• [What the exercise asks] Every line below between the line holding "Kenya, Great Rift" and the line holding "White lab puppies for sale in florida", inclusive, should be repeated exactly, and all other lines omitted.

• [Available records]
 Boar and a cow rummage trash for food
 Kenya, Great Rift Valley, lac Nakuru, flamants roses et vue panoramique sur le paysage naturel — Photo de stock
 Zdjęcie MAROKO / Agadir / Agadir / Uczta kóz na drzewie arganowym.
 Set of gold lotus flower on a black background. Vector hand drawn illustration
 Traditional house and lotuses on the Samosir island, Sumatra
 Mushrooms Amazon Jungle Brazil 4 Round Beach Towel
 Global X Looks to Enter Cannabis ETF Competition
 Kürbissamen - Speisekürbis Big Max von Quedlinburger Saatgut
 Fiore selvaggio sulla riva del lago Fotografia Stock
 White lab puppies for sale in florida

==

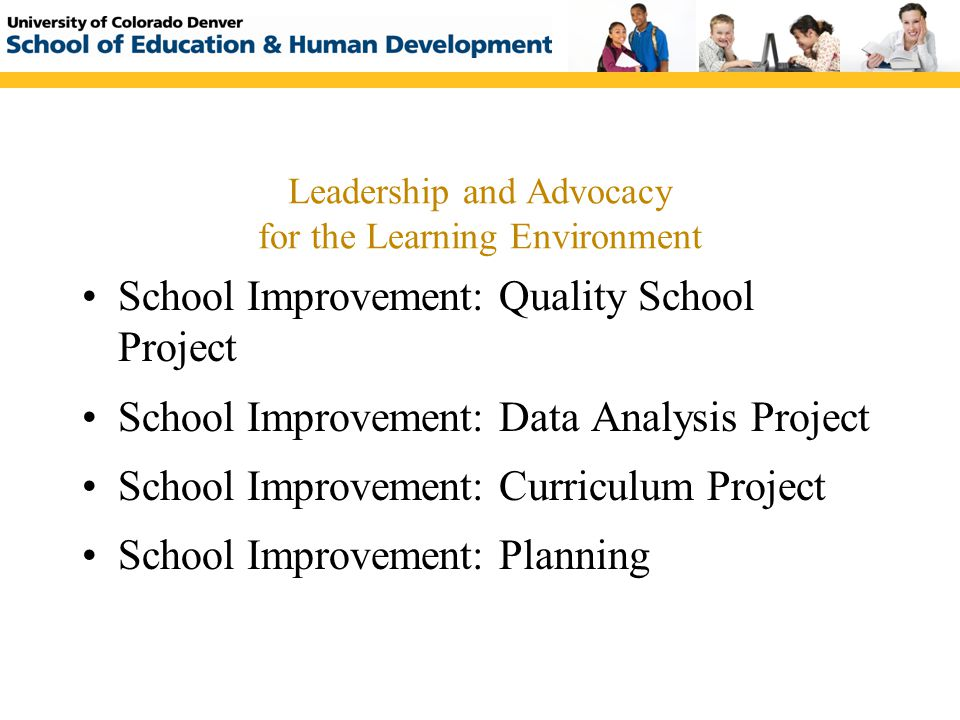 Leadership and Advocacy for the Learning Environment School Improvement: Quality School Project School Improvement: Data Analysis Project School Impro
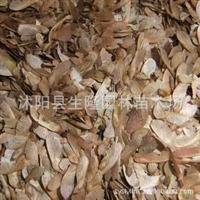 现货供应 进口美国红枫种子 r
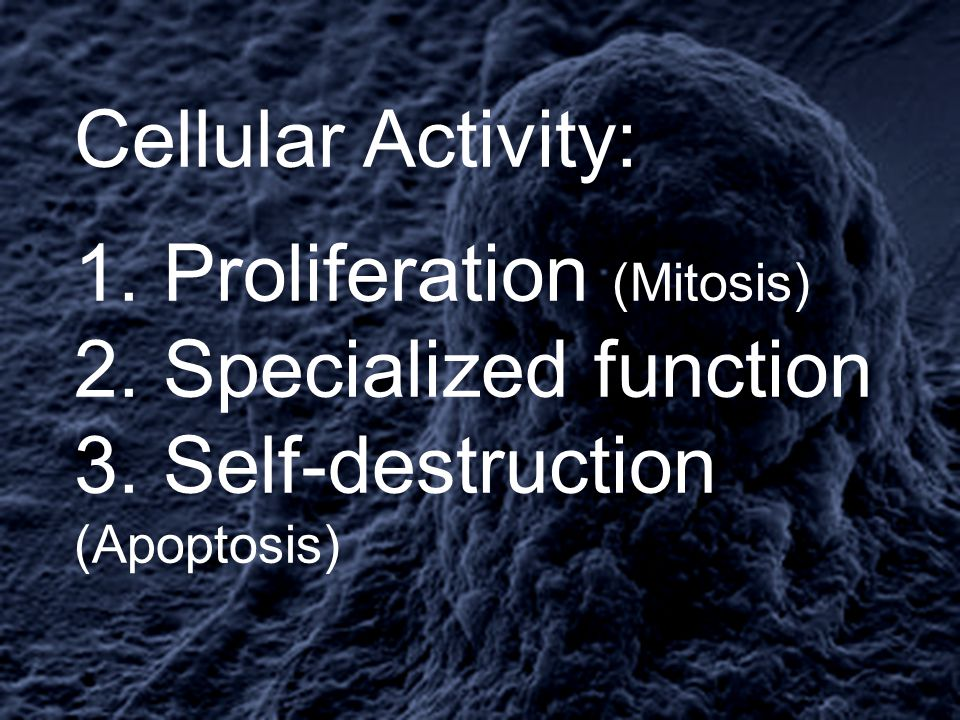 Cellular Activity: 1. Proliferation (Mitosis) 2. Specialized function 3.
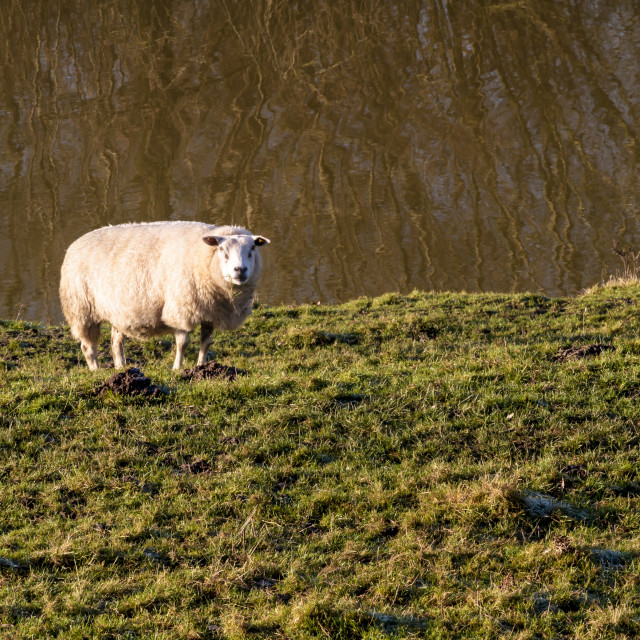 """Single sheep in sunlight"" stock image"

...

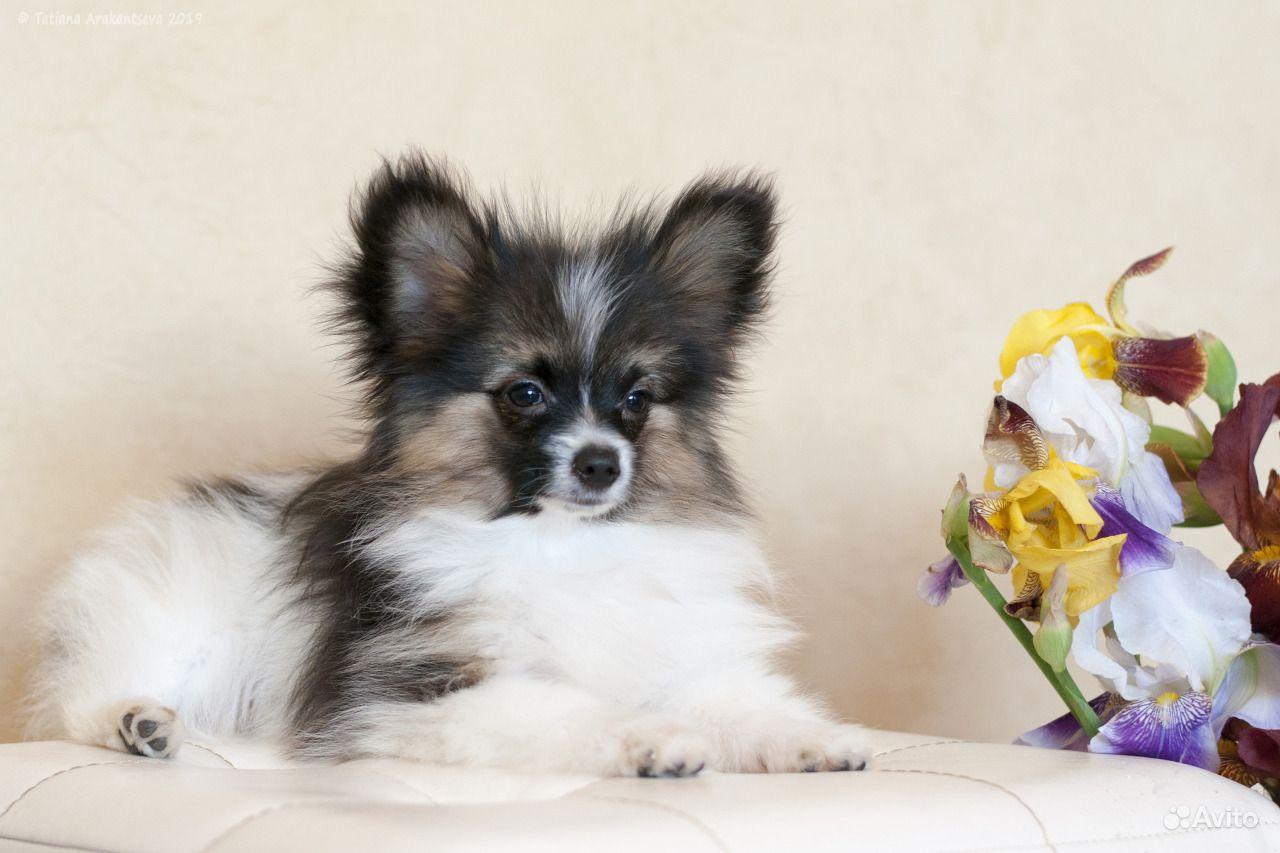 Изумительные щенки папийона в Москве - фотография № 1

• [Output for this task]
 Kenya, Great Rift Valley, lac Nakuru, flamants roses et vue panoramique sur le paysage naturel — Photo de stock
 Zdjęcie MAROKO / Agadir / Agadir / Uczta kóz na drzewie arganowym.
 Set of gold lotus flower on a black background. Vector hand drawn illustration
 Traditional house and lotuses on the Samosir island, Sumatra
 Mushrooms Amazon Jungle Brazil 4 Round Beach Towel
 Global X Looks to Enter Cannabis ETF Competition
 Kürbissamen - Speisekürbis Big Max von Quedlinburger Saatgut
 Fiore selvaggio sulla riva del lago Fotografia Stock
 White lab puppies for sale in florida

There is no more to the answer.